A further sign of weakness in the eurozone economy was evident in August inflation figures showing consumer prices falling by 0.2% from the year before. The negative reading was down from a 0.4% increase in July. Analysts attributed some of the drop to the late timing of summer sales in France and Italy and to a cut in sales taxes paid on consumer purchases in Germany.
The European Central Bank is pumping 1.35 trillion euros ($1.6 trillion) in newly printed money into the economy through bond purchases, a step aimed at pushing up inflation to more normal levels and supporting the recovery. ECB officials have said the bank intends to use the full amount due to the bank’s baseline expectation for a very subdued inflation outlook.

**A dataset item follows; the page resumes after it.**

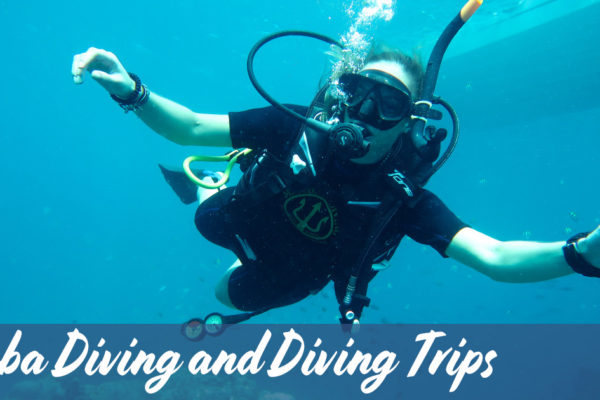Scuba Diving and Diving Trips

Core inflation, which excludes volatile food and fuel prices, sagged to 0.4% from 1.2%. That is a sign of ongoing weakness in demand, said Jack Allen-Reynolds, senior Europe economist at Capital Economics. He said the jobs and inflation figures released Tuesday “put the ECB’s challenge in stark relief" compared with the situation facing the U.S. Federal Reserve.
“While the Fed has recently announced that it will tolerate above-2% inflation, the ECB is struggling even to hit its more modest aim of ‘below, but close to, 2%’ inflation," Allen-Reynolds said. “Monetary policy in the eurozone will need to remain extremely loose for many more years to come.”